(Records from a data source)
····················
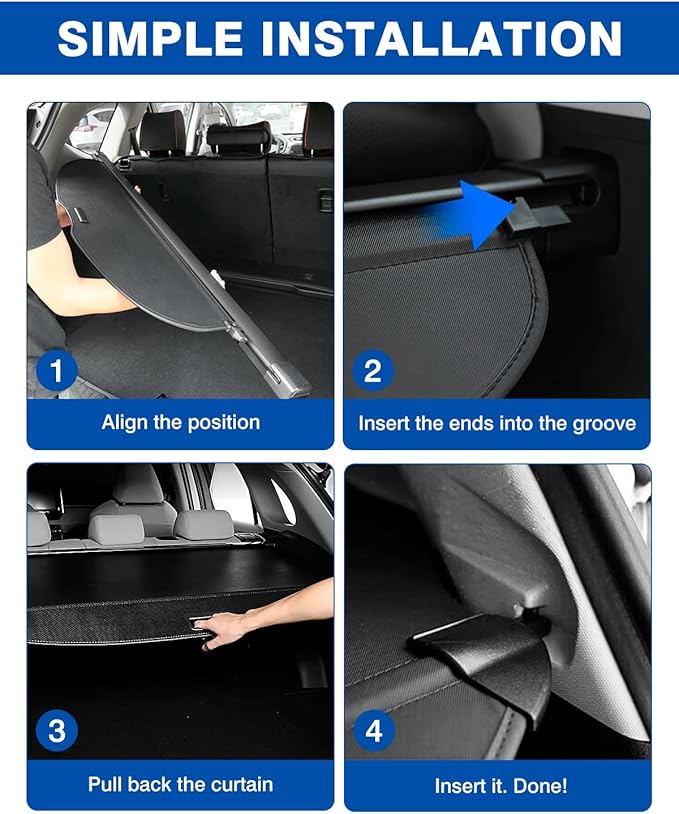 SIMPLE INSTALLATION

1
Align the position

2
Insert the ends into the groove

3
Pull back the curtain

4
Insert it. Done!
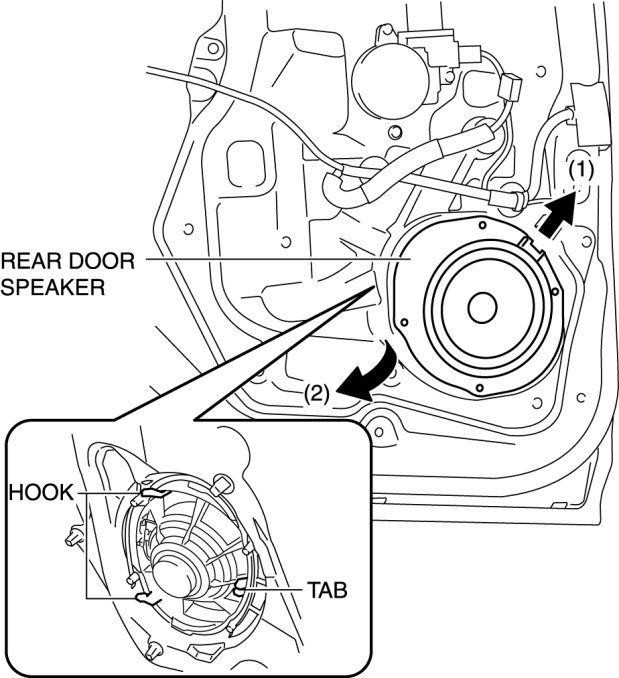 (1)

REAR DOOR SPEAKER

(2)

HOOK

TAB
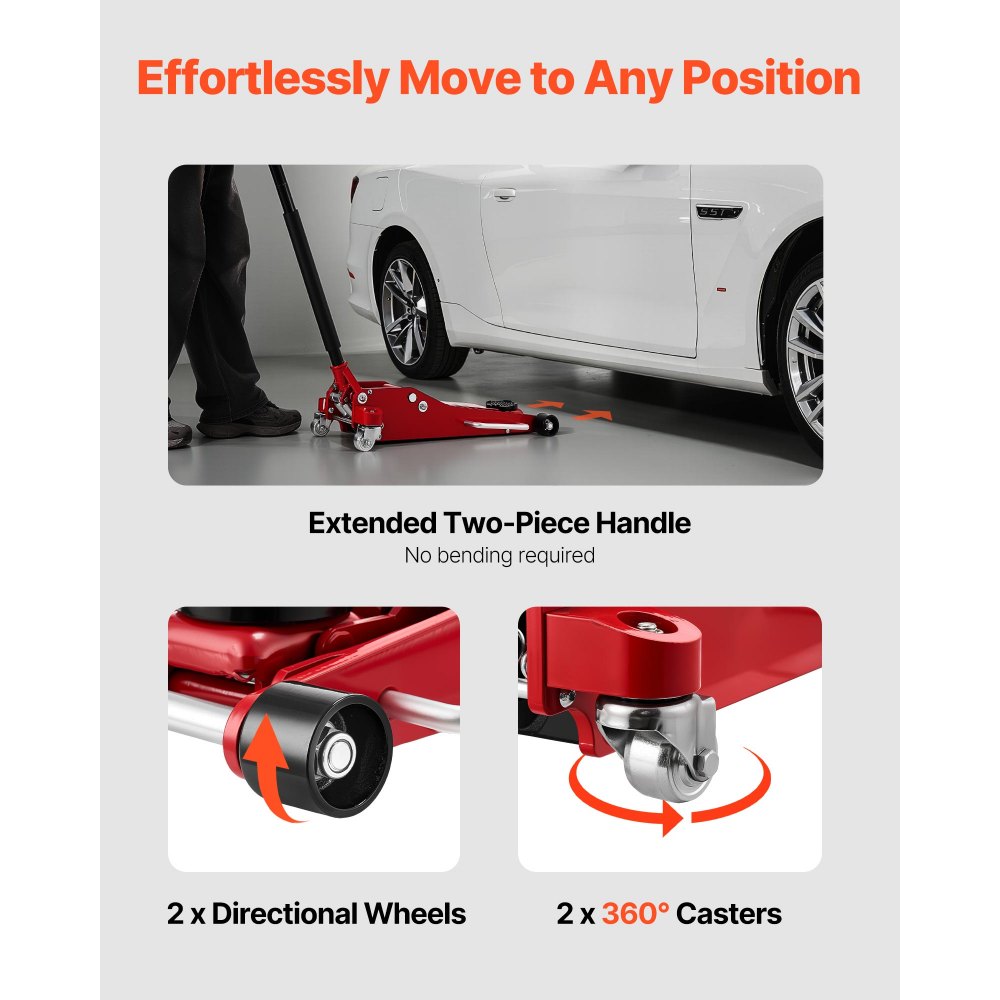 Effortlessly Move to Any Position

Extended Two-Piece Handle
No bending required

2 x Directional Wheels

2 x 360° Casters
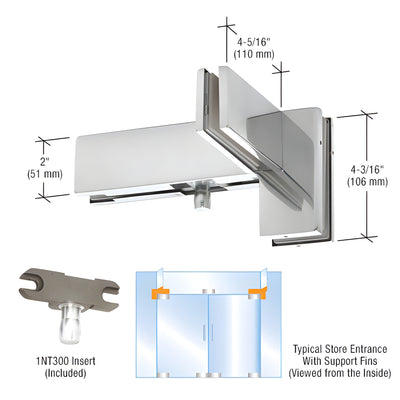 4-5/16"
(110 mm)

2"
(51 mm)

4-3/16"
(106 mm)

1NT300 Insert
(Included)

Typical Store Entrance
With Support Fins
(Viewed from the Inside)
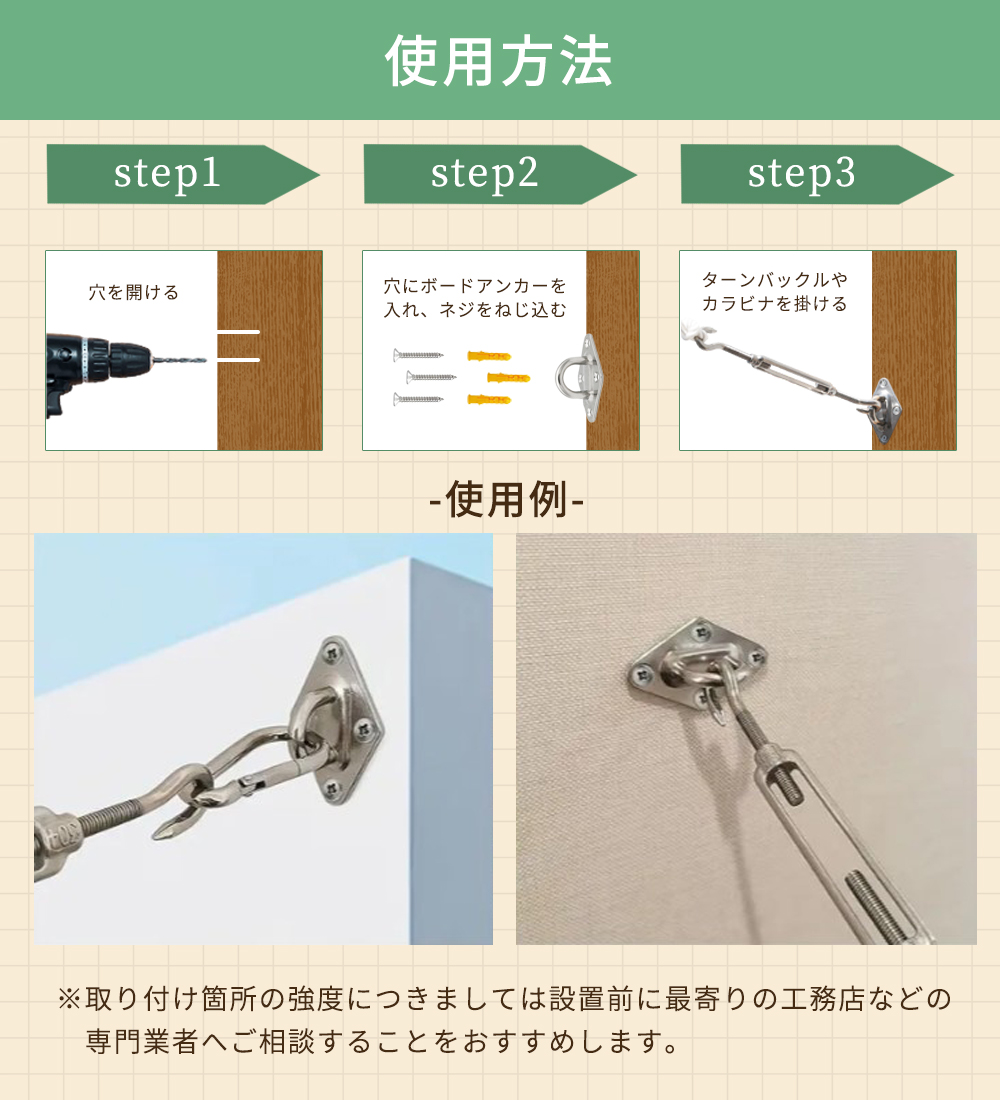 使用方法

step1

step2

step3

穴を開ける

穴にボードアンカーを入れ、ネジをねじ込む

ターンバックルやカラビナを掛ける

-使用例-

※取り付け箇所の強度につきましては設置前に最寄りの工務店などの専門業者へご相談することをおすすめします。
····················
#### Activity
In the data, how many lines include the string "Insert"? Reply with only that number.

#### Result of this exercise
3